Social media influencer Jayde Lovell recently sat down with our cohort to share her experiences and some tips on influencer marketing, which I found both insightful and entertaining.
Background: Jayde currently serves as the Founder and Executive Director at ReAgency, a science PR firm in New York. She also is the host of SciQ, the science show featured on The Young Turks network. Originally from Australia, Jayde moved to the U.S. to launch her firm.
44K people are subscribed to her SciQ show on YouTube. She also has 3500 followers on Twitter and 1200 on Instagram. Jayde would be considered a micro-influencer on social media.
During Jayde’s presentation, she shared the following rules which would seem obvious but apparently many businesses forget to consider:
- Make Good Content
- Be Genuine
- Repeat Exposure
- Be Unexpected
The fifth rule specifically grabbed my attention because she used the NikkieTutorials/Volkswagen video as an example. I wasn’t familiar with this campaign, but Volkswagen aimed to bring awareness to the dangers of applying makeup while driving.

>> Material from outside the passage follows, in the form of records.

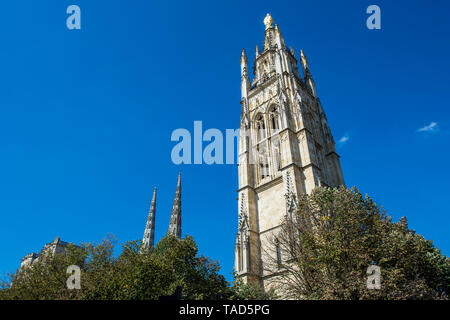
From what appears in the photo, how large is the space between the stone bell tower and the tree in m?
4.80

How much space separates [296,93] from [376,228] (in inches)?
736

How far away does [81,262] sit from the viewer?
19312mm

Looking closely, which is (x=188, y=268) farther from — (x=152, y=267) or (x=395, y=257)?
(x=395, y=257)

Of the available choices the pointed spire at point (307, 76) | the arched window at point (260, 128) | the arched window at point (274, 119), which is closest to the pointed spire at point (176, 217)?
the arched window at point (260, 128)

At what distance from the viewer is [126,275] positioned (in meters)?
16.1

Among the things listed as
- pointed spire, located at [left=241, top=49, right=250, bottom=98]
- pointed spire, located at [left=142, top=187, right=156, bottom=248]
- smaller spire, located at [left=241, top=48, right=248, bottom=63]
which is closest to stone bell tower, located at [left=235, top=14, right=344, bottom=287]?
pointed spire, located at [left=241, top=49, right=250, bottom=98]

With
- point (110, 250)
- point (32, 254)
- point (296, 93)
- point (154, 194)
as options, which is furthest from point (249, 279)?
point (154, 194)

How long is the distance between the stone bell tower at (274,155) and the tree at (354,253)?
480cm

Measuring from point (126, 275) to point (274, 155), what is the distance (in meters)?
18.2

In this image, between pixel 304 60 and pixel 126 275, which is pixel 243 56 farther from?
pixel 126 275

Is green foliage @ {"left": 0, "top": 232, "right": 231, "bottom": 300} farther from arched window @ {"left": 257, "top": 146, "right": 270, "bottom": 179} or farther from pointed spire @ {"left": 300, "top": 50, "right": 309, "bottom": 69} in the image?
pointed spire @ {"left": 300, "top": 50, "right": 309, "bottom": 69}

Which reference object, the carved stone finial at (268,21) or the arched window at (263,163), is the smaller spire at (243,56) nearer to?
the carved stone finial at (268,21)

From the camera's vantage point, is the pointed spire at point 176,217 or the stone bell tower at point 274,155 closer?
the stone bell tower at point 274,155

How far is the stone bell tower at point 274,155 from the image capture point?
23.9 m
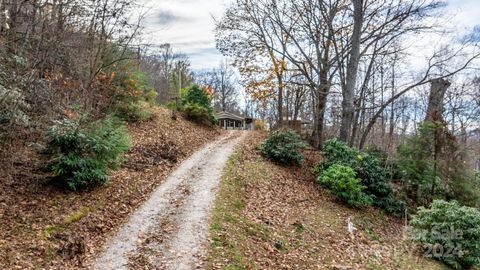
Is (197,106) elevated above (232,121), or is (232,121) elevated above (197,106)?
(197,106)

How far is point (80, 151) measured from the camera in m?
7.80

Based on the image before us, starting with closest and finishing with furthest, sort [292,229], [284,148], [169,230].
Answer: [169,230] < [292,229] < [284,148]

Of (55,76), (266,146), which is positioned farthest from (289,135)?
(55,76)

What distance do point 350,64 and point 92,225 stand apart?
11482mm

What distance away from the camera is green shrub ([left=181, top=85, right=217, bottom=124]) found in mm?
20672

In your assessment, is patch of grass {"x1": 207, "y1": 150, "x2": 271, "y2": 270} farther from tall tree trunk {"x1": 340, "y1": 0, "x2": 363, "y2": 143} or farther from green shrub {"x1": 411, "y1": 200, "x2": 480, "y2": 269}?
tall tree trunk {"x1": 340, "y1": 0, "x2": 363, "y2": 143}

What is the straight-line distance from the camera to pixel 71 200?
7230 millimetres

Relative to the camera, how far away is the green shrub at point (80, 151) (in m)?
7.45

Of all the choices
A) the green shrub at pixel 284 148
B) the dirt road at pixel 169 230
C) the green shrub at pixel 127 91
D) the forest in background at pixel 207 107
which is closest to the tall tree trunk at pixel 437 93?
the forest in background at pixel 207 107

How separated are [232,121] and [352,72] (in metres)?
30.5

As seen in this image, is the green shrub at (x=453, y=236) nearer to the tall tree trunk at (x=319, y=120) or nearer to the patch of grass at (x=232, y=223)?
the patch of grass at (x=232, y=223)

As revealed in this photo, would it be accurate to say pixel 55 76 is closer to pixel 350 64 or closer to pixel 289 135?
pixel 289 135

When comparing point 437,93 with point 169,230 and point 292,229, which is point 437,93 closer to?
point 292,229

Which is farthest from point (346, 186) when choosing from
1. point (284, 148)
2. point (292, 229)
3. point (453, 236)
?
point (292, 229)
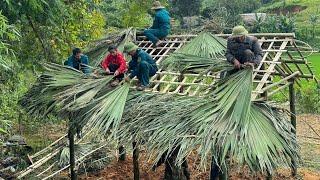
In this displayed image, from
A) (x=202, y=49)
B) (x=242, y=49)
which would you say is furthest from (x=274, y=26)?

As discussed further in class, content that brings awareness should be both disruptive and innovative. Another example that I can think of that falls into this category is Dollar Shave Club’s “Our Blades are Fu**ing Great” video, which apparently helped the brand gain 12K new customers in two days. The video was completely unexpected and different compared to what their competitors were producing.
Since that viral video, Dollar Shave Club actually began to partner with known influencers to sell their products. This type of content allows for these creators to deliver the message but in their own style attracting a wide array of consumers. Like this video here:
And the result? Astronomical engagement. As of today, the video has approximately 399K reactions, 5.2K comments and 418K shares on Facebook.
So yes, Jayde was right about the positive impact of influencer marketing. But what about the failures? A recent example is the Kylie Jenner/ Pepsi campaign.
Within 24 hours, the campaign was heavily criticized for many reasons. One being that this campaign was inspired by the Black Lives Matter movement yet they casted a white, privileged influencer as the face of it. Ultimately, the campaign was tone death. This also proves that choosing the right influencer is also key.
Overall, I think Jayde did an amazing job during her presentation and she helped me get a better understanding of the powers and future of influencer marketing. Also, I’ll keep an eye out for her content going forward.